§ **DATA FOR REVIEW**:

_____

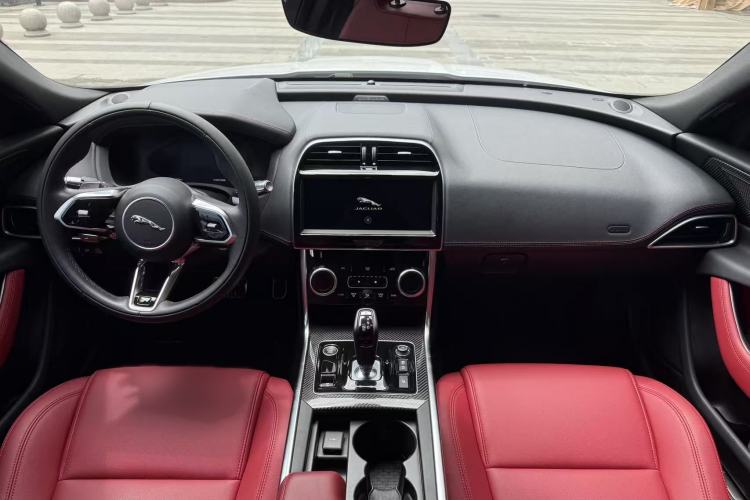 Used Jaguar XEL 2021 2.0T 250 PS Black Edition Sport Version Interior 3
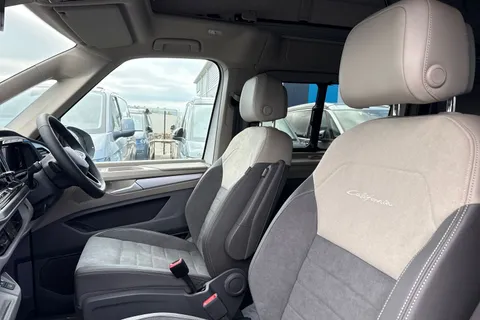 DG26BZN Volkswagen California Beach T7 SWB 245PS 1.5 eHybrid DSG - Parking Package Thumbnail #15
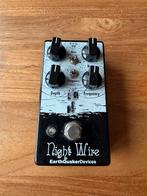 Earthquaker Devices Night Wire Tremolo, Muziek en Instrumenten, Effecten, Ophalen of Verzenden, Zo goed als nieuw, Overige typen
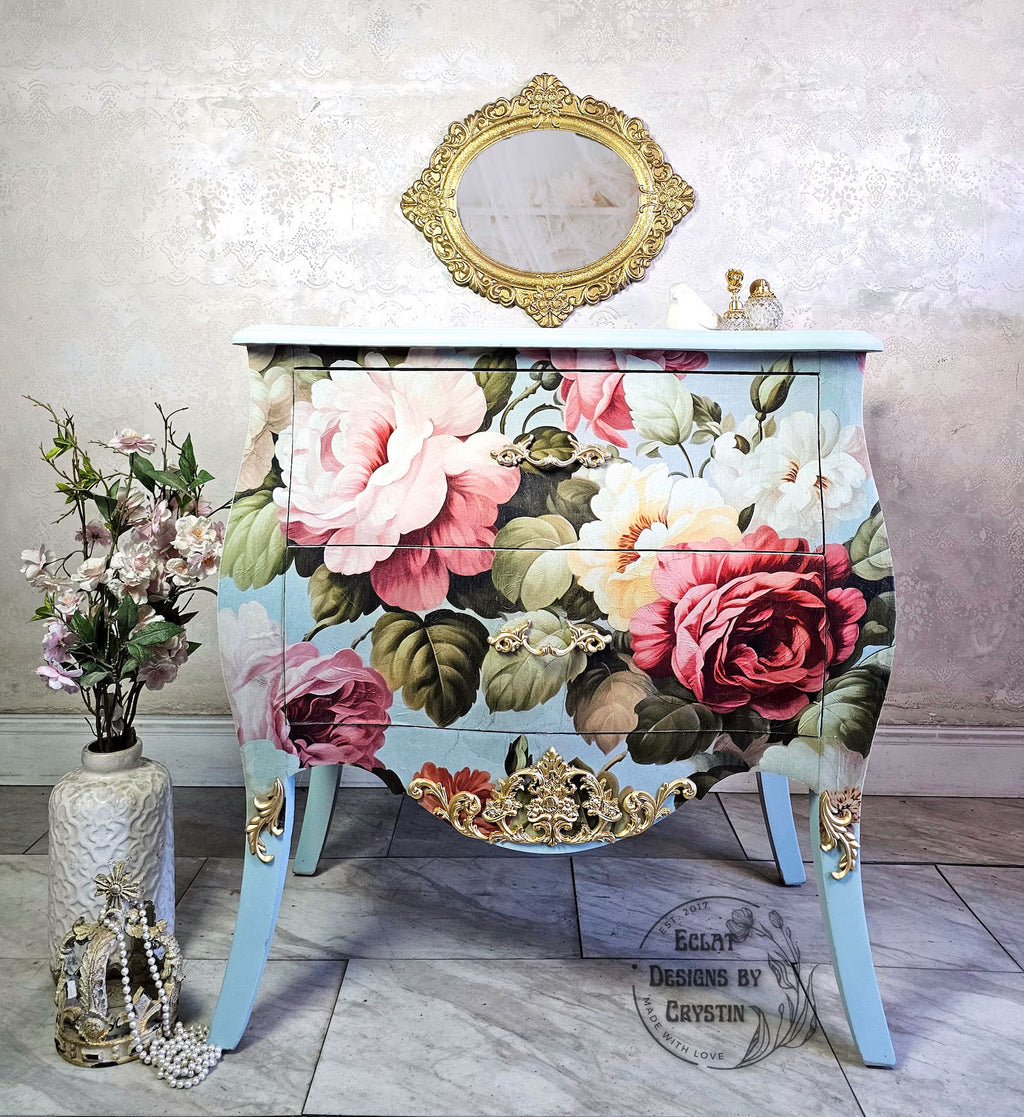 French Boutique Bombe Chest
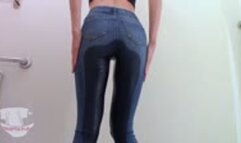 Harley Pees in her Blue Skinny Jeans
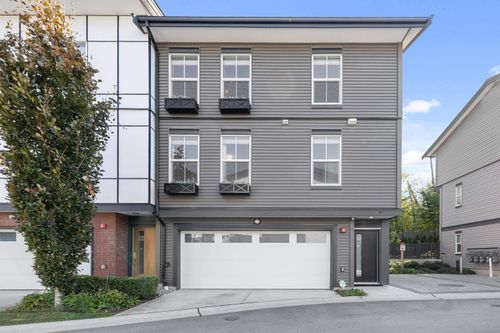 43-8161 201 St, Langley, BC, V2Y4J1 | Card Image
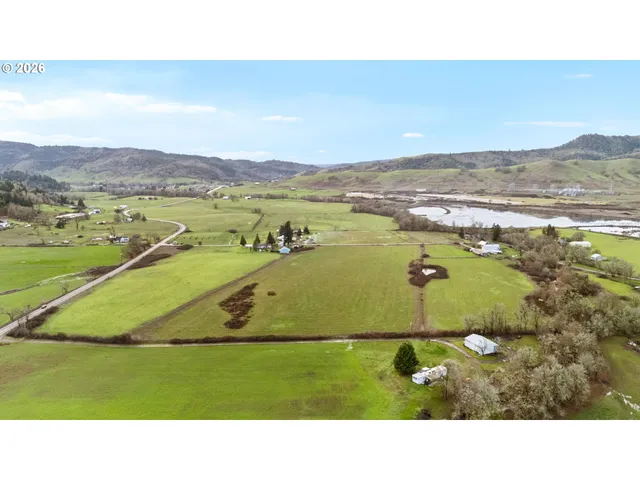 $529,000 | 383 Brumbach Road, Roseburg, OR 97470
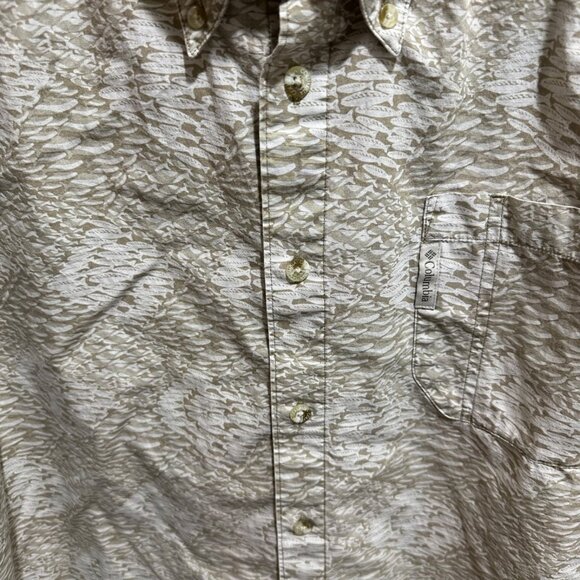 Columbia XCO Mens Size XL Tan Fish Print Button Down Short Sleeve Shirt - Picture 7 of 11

_____

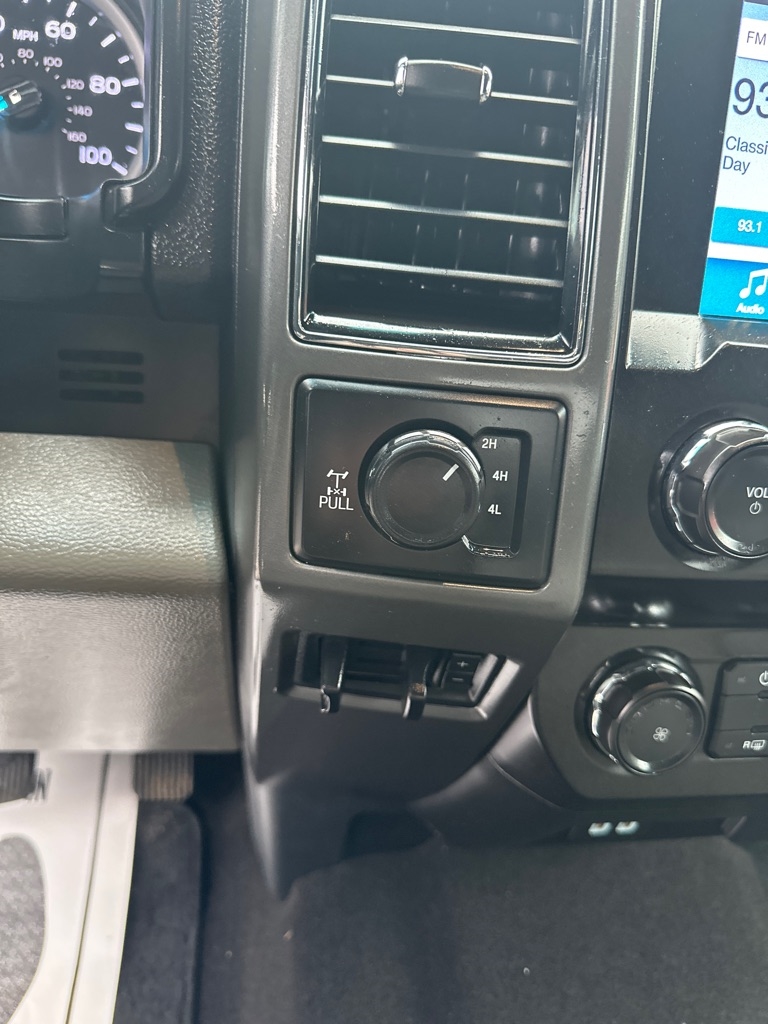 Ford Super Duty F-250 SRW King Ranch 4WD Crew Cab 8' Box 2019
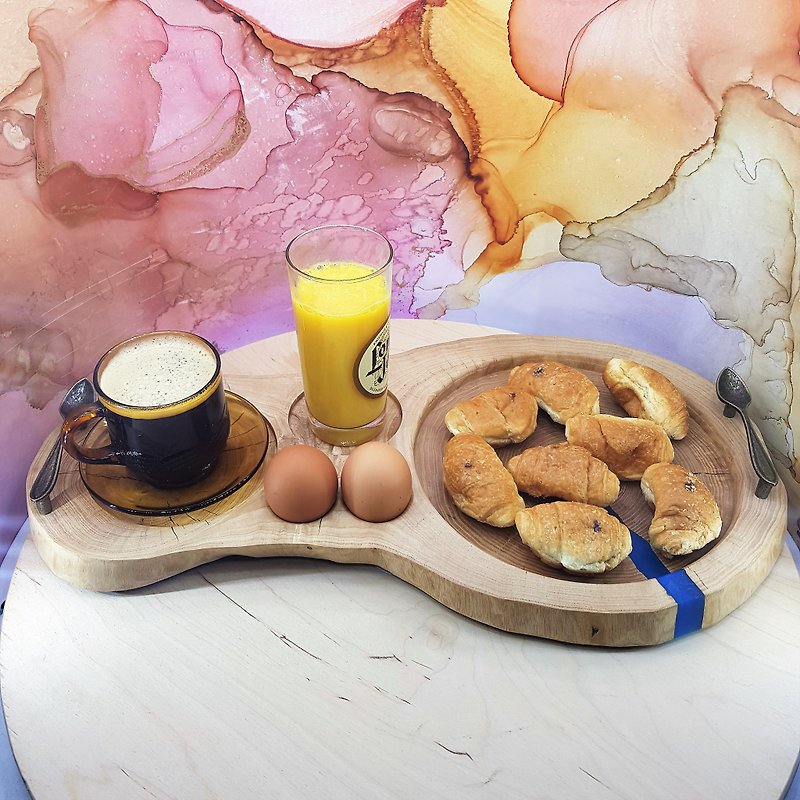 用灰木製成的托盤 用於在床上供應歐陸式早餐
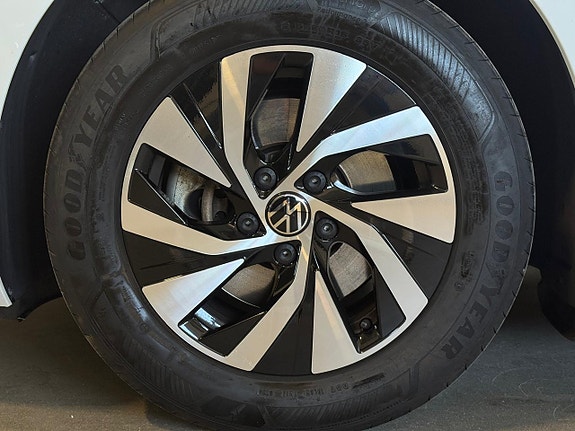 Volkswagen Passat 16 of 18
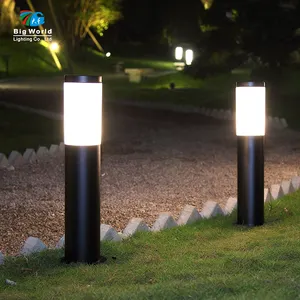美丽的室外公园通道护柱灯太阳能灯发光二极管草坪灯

_____

§ **PROBLEM**: Could you write out the listing word for word from the line with "Ford Super Duty" to the line with "美丽的室外公园通道护柱灯太阳能灯发光二极管草坪灯", both included, leaving out the pictures?

§ **RESULT FOR THIS TASK**:
 Ford Super Duty F-250 SRW King Ranch 4WD Crew Cab 8' Box 2019
 用灰木製成的托盤 用於在床上供應歐陸式早餐
 Volkswagen Passat 16 of 18
美丽的室外公园通道护柱灯太阳能灯发光二极管草坪灯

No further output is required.